● The problem
What is the number of lines in these entries that include "States"? Write that number and no other text.

Dataset entries:
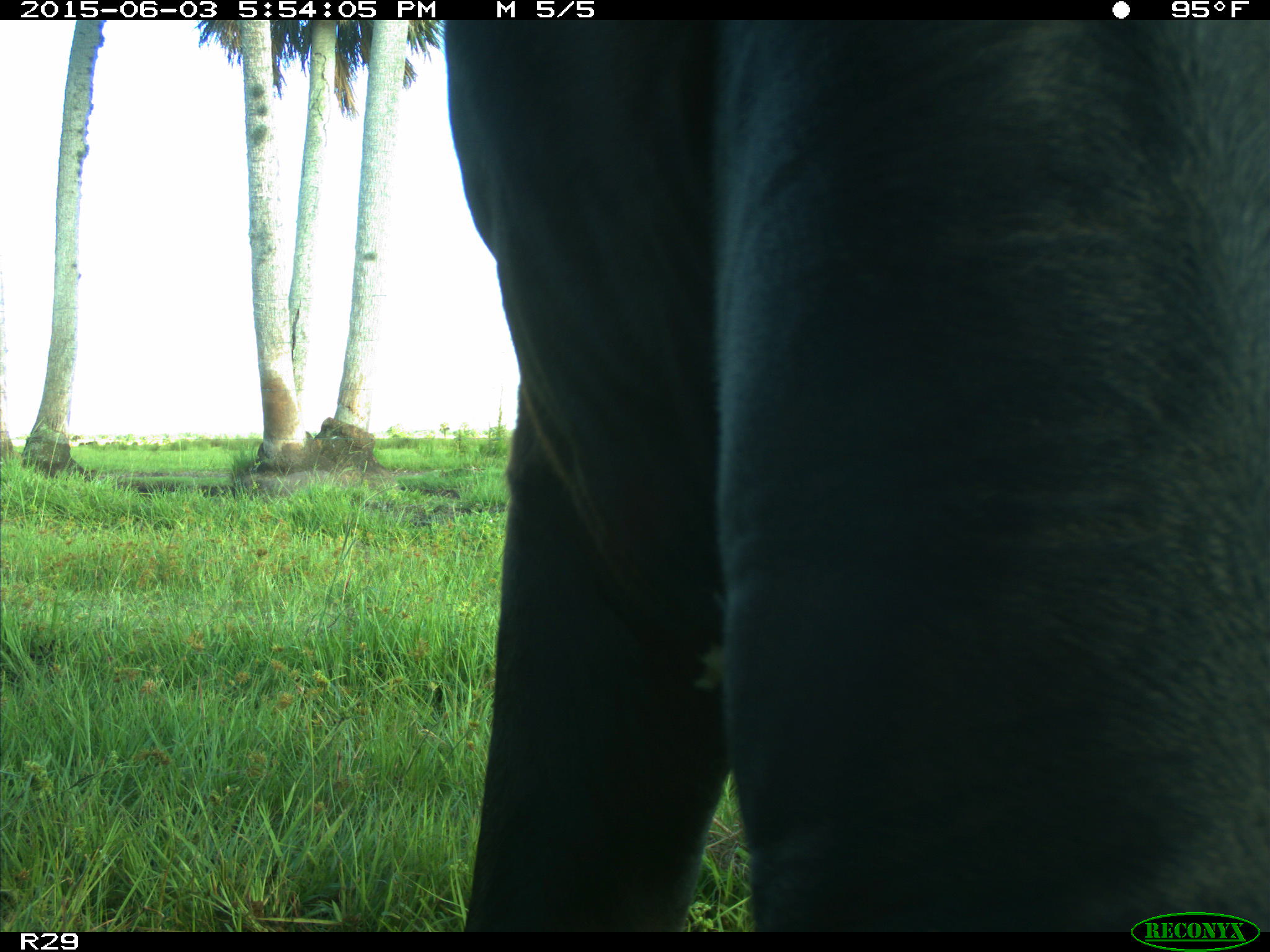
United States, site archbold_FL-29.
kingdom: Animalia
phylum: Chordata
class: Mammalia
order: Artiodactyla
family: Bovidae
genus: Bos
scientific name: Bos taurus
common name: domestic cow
---
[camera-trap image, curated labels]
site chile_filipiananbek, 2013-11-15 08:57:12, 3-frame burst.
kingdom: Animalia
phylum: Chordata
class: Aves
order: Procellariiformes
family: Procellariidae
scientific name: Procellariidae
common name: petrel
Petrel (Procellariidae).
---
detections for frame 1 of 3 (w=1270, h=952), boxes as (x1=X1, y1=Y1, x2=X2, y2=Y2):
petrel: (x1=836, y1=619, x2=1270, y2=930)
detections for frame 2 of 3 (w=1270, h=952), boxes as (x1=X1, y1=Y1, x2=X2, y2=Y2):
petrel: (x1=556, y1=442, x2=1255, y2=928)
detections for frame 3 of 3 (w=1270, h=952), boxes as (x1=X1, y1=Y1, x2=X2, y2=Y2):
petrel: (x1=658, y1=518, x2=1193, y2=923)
---
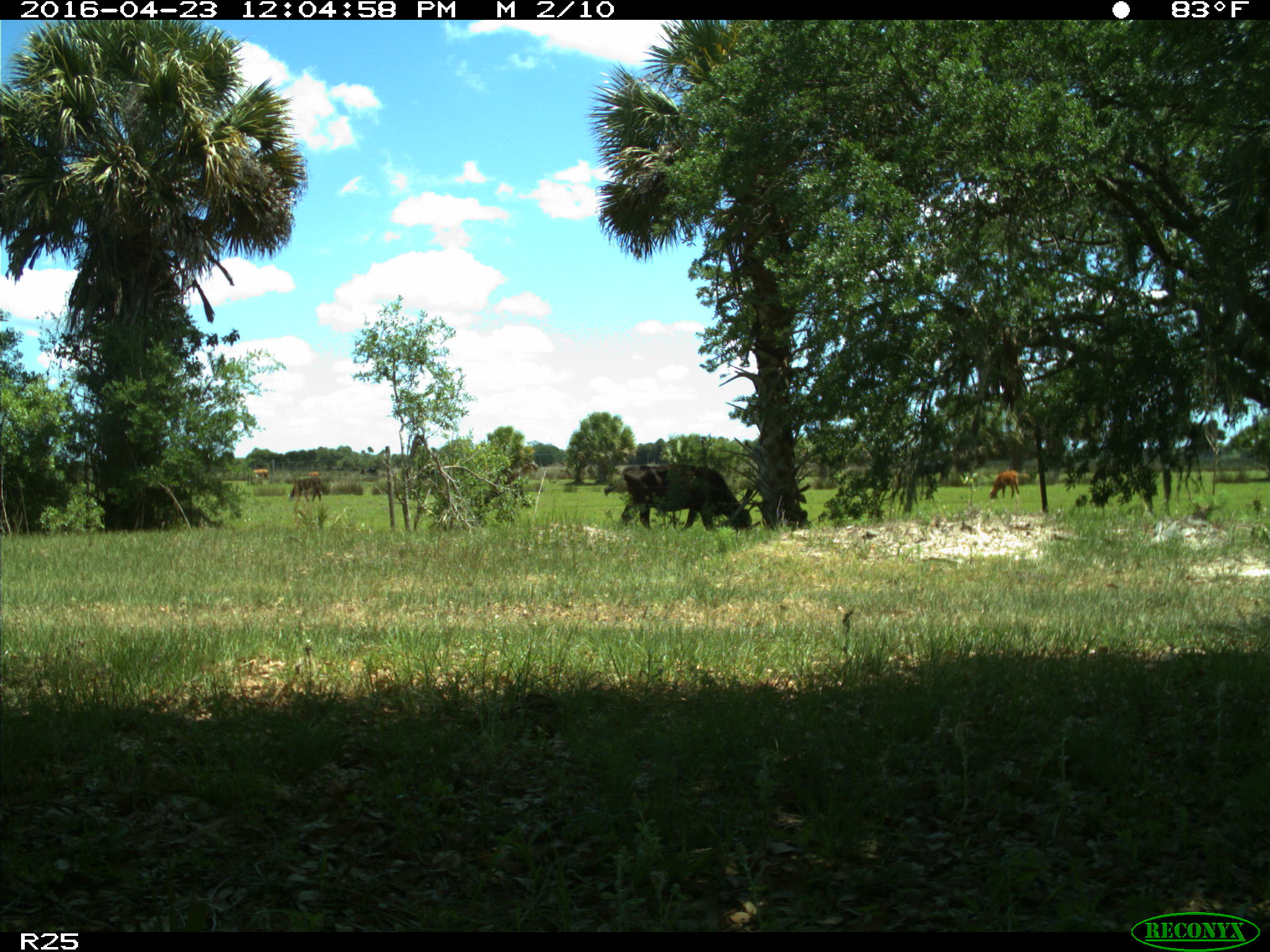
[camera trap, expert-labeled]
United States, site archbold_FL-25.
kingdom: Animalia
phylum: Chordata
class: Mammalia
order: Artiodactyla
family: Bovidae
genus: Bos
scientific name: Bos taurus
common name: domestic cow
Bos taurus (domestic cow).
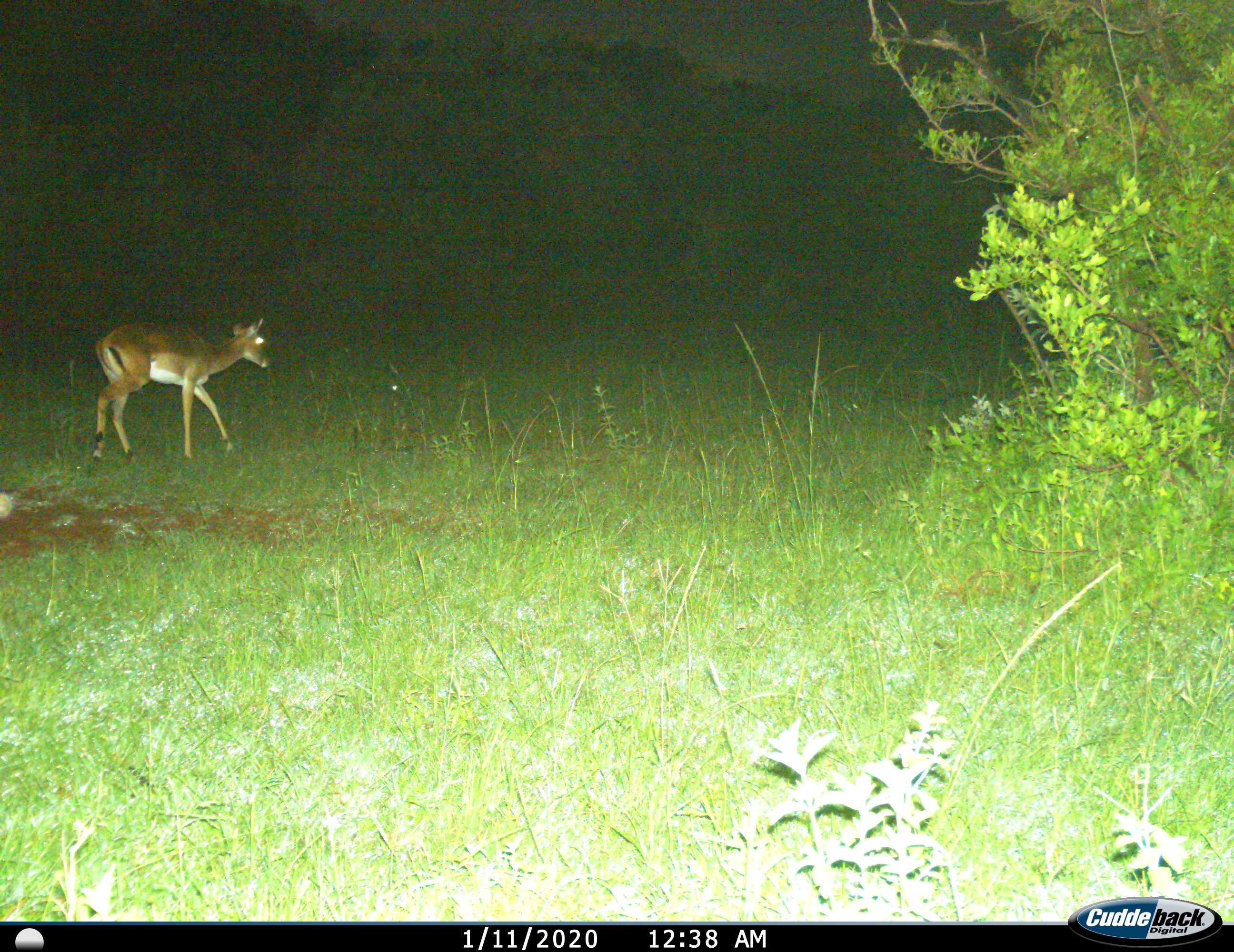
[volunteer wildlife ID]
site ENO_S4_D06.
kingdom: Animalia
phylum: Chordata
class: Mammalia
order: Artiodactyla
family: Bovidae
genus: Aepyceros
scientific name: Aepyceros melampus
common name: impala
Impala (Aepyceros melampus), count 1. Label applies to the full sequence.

● Final answer
2